Tasks for this exercise ▸
1 - From the bird microchipping thread, please list every piece of equipment it mentions for taking a bird outside or keeping it secure there.
2 - In the bird microchipping thread, why does the first poster value having the larger parrots microchipped?
Selected extract section start
I guess I just got lucky in that my birds experienced no complications. I have heard stories to the contrary; however, my vet tells me that she hasn't ever personally had a bird suffer complications from the procedure. The smallest bird she will chip is a cockatiel, but, quite frankly, would someone even scan a found cockatiel for one? Probably not. Most people (and probably most vets) won't do that to a bird that size. I didn't. Our cockatiel remains banded only, not chipped (although if they start making that smaller and easier to do on a small bird I will definitely consider it). 

Having some of my parrots (and all my dogs) microchipped does give me some measure of comfort that I can prove ownership of my larger birds in the event I ever had to (what about a natural disaster where animals are rescued and dispersed to different centers? Sad to say but African Greys all look a LOT alike). I'd talk to your vet about it. Different vets have differing views on the matter. I followed my vet's recommendation and, for today, I'm happy with the results.


----------



## Tarra (Dec 6, 2008)

I asked my vet about this before but was told tiels are not big enough to be chipped and that only large parrots could get them :/ but as long as you are extra careful no doors are kept open or the Frisbee is on a harness i think you should be okay


----------



## garynmonica (Mar 28, 2013)

yea I figured they were probably too small to put a chip in but I just thought maybe there was some type of new one.. I've been thinking about getting a harness or flight suit so I could take him outside. I tried taking him outside with me in his small cage but he got very upset so I promptly took him back in. Thank everyone for answering, I just wanted to know I'd there were any methods of identification that I wasn't aware of..


----------



## Tarra (Dec 6, 2008)

Technology keeps advancing maybe if enough people want them they will eventually make smaller chips  that would be great! And my birds love their flight suits


----------
Selected extract section end
Data supplied section start
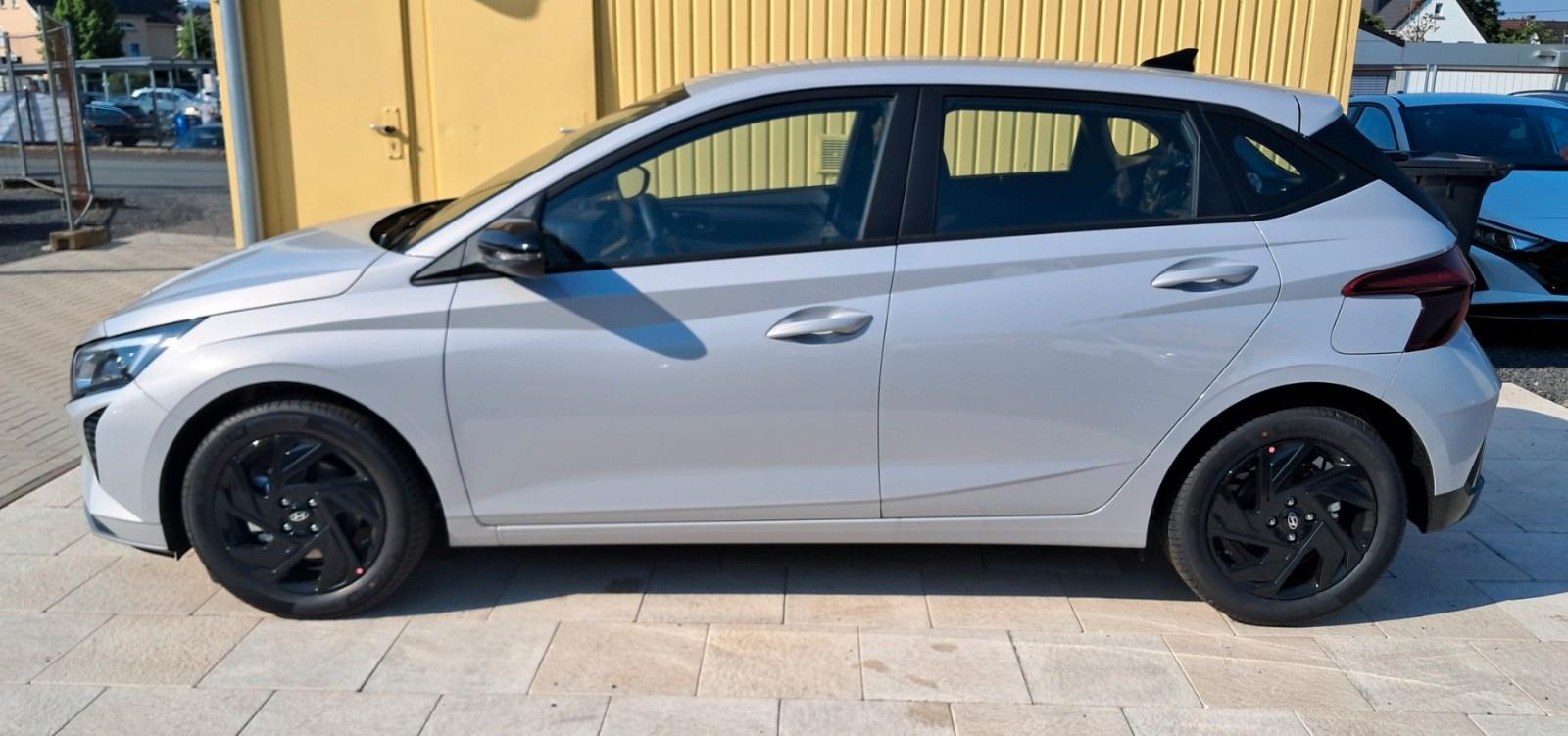 Hyundai i20 1.0T 7 DCT-KLIMA-LED-SH-LH-NAVI-ALU-PDC+Kam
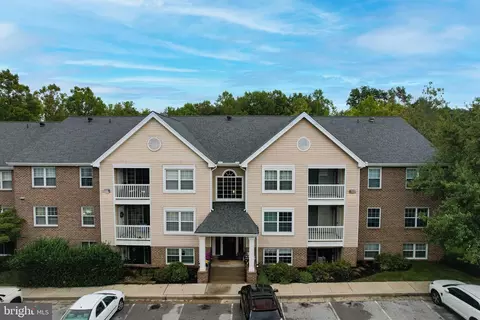 1 Ginford Pl #204, Catonsville, MD 21228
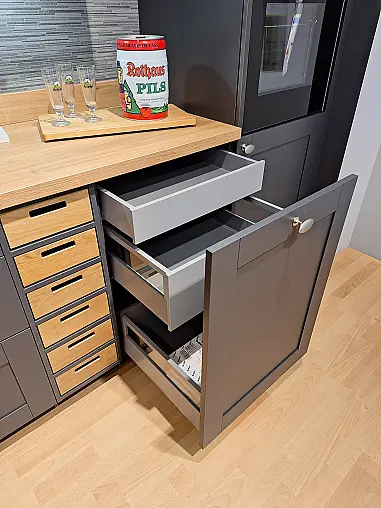 Moderne Inselküche im Landhausstil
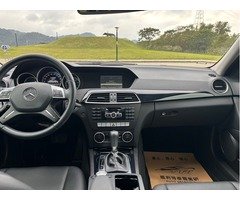 m-benz c180 總代理 超低里程，車況健康，第三方認證資料齊全，前車主顧車，沒甚麼使用痕跡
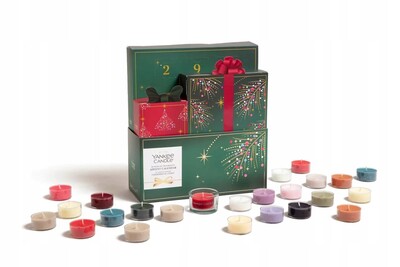 Yankee Candle Dárková sada Adventní věnec 24 čajových svíček + svícen 1 set Yankee Candle Dárková sada Adventní věnec 24 čajových svíček + svícen 1 set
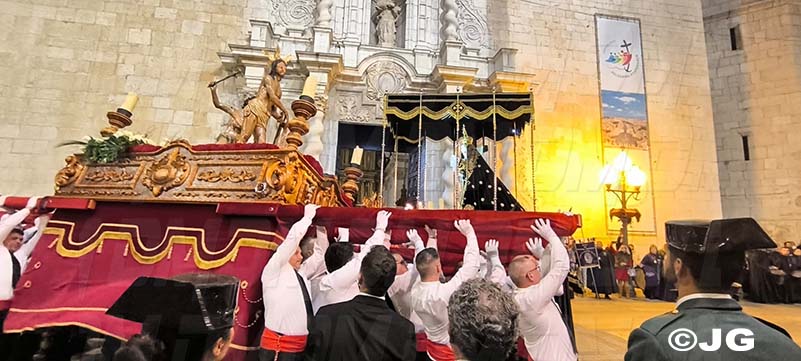 bbcb74b2-0181-4277-a6b4-4e804cb2a994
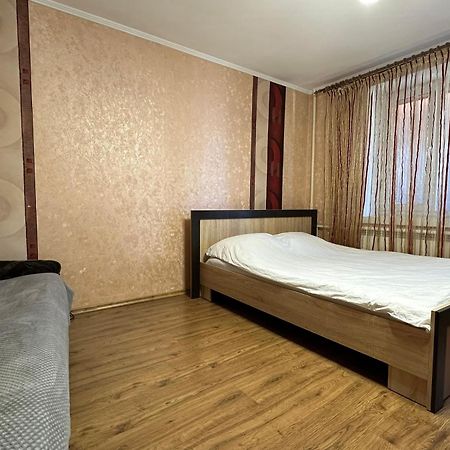 Апартаменти Кравчука, 34А, Порт Сіті Lutsʼk Exterior foto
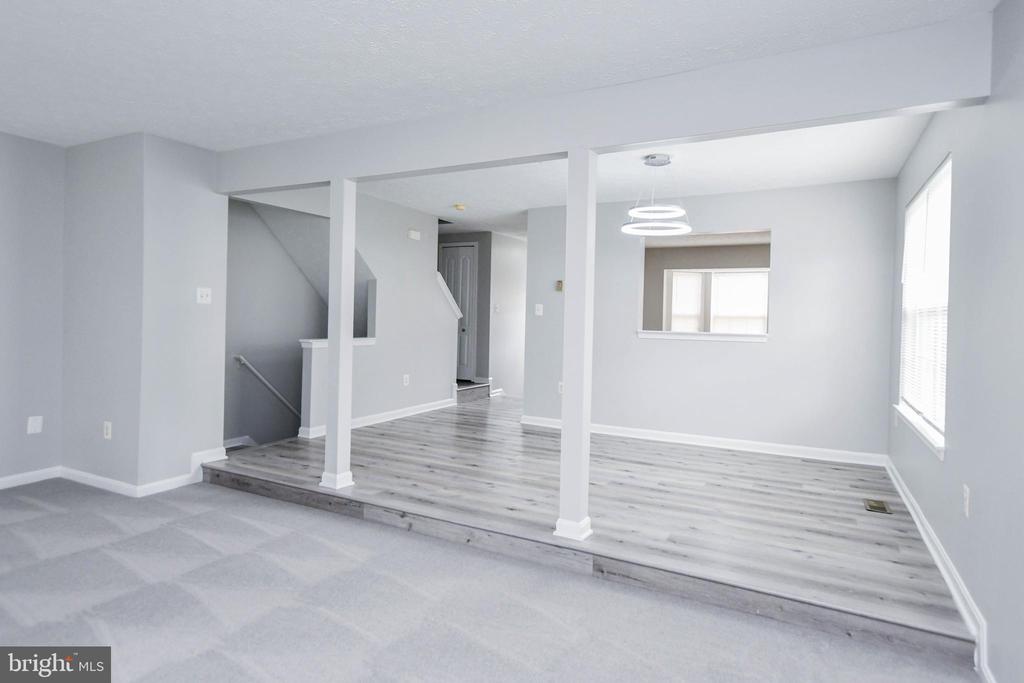 9815 BERRYWOOD COURT
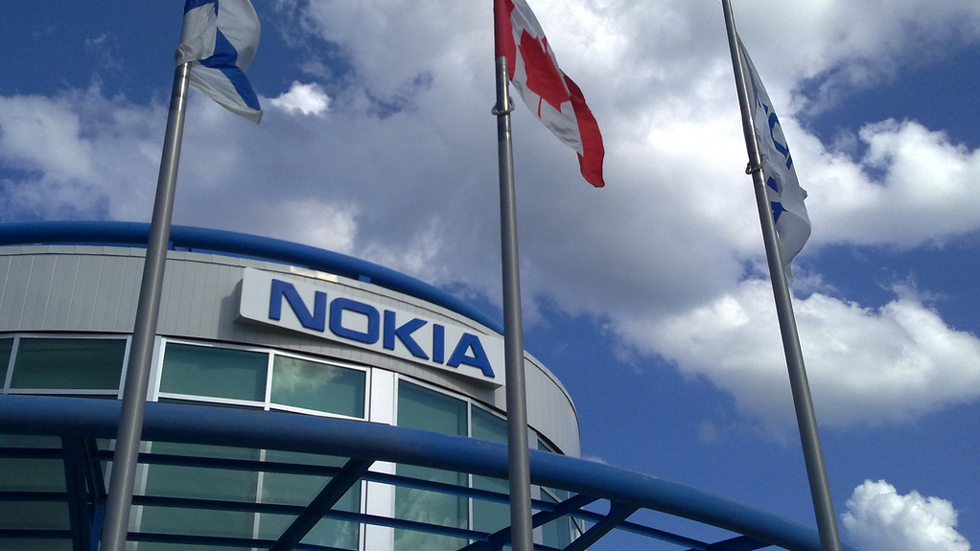 Apple выплатит Nokia $2 млрд компенсации за нарушения патентов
Data supplied section end
Task solutions ▸
1 -
- Harness
- Flight suit
- Small cage

2 - The microchips would let the poster prove ownership of the larger birds if that ever became necessary. One example is a natural disaster in which rescued animals are dispersed to different centers, where that would matter because African Greys look very much alike.